> **TASK DETAILS**: Continue the passage below about the ReBuild NC home-building program and Rescue Construction Solutions, picking up right after its final sentence.

> **PASSAGE PROVIDED**:

This has caused extensive delays because counties determined that some homes were too large for their lots or for a septic permit, as specified in local ordinances.
Marsha Funderburk of the Columbus County Building Inspections Department wrote a letter in December to ReBuild NC. In it, she complained about the problems the agency was causing homeowners and local officials.
“ReBuild takes one year to approve the application. They never call the county to see if the property meets the ordinance … I have found one client to be fraud[ulent] and the county does not participate in fraudulent activities.”
Funderburk wrote that she had spoken with Ivan Duncan, then the chief program delivery officer, and made him aware of the alleged fraud. “I was told to push this through anyways.”
Duncan resigned suddenly in late November 2022 and has since moved back to New York City, where he works in real estate.
The committee has also been zeroing in on Rescue Construction Solutions.
In its investigative series, Policy Watch has examined Rescue’s performance and the business relationship between Ivan Duncan and Sheila Brewington, the company president. Notes from contractor meetings show Duncan gave Rescue preferential treatment, holding it to different performance standards so it could continue bidding on projects.
Rescue won a $52 million bid to build 226 modular homes in August 2021. At the time, ReBuild NC officials said the modular program would get homes built more quickly. But by the end of February 2023 Rescue had completed just 20 of the 226 in the award package.
Pennwest Homes, a national modular home builder based in Pennsylvania, sent a letter to the committee last week.
Since last summer, Pennwest has sold Rescue 14 homes, wrote Todd Griffith, general manager. Of those, 10 have been shipped. But Rescue has paid for only three of them.
Of the seven that have not been paid for, three are considered past due, meaning the invoice is older than 90 days.

> **SUPPLIED MATERIAL**:
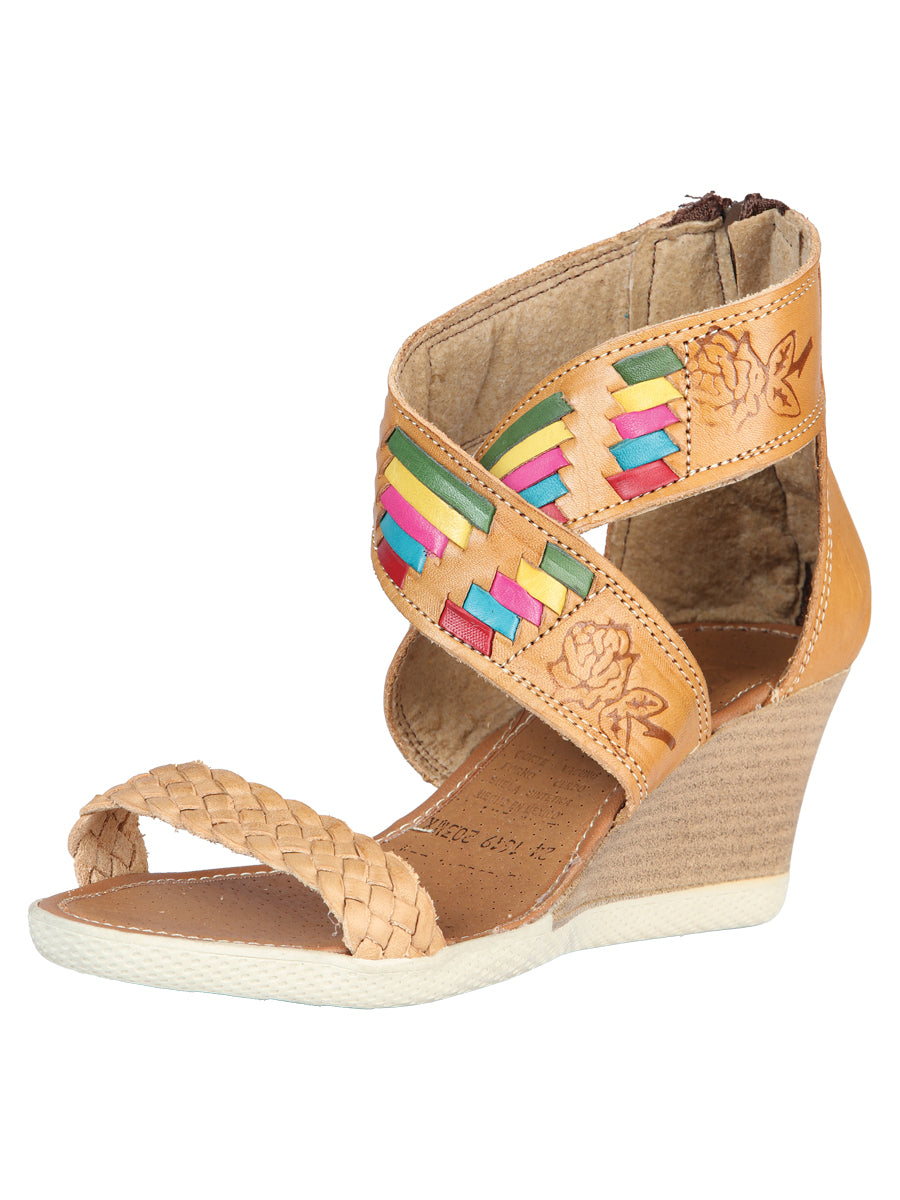 Mexican Artisanal Sandals Leather Tan 604089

> **SOLVED PROBLEM**:
Rescue ordered four more modulars, Griffith wrote, but they have been sitting at Pennwest for more than three months, awaiting Rescue’s request to ship them. Usually completed modulars stay at Pennwest no longer than two weeks.
“This puts us in a difficult position because we paid for the materials and now they are just sitting in finished goods. We can’t get paid until they ship.”
Rescue does have money coming in: ReBuild NC has paid the company $32 million as of February, according to an agency spokeswoman.
“When we question Rescue we are told the sites are not ready due to the weather and inability to get building permits,” Griffith wrote. “We’ve also been told the state is changing the priority list of what needs to be built. So we have homes built that got bumped for more important projects?”
Rescue committed to buying 10 modulars in January, February and March of this year, Griffith wrote.” We did not receive the orders … they told us they were too backed up to take any more houses right now.”
To expedite homebuilding, ReBuild NC has reassigned some projects that had been awarded to Rescue. Since Trumper was hired, many people who were scheduled to get modular homes are now receiving traditional stick-built houses, now thought to be the more expedient option.
After two years of being displaced, Roverta and Franklin, who Policy Watch profiled last summer, could move into their new modular home this spring.
A home is on the lot belonging to Geraldine and Willie Williams, who have lived in a one-room motel for more than three years.
The Goldsboro man who had lived in his car for several months while waiting for help from the program – his house has been framed.
As for Donnie McDowell and his family, their mobile home has arrived. Motel management apologized, the family could move into their new home – Shepherd Construction is their contractor – next month.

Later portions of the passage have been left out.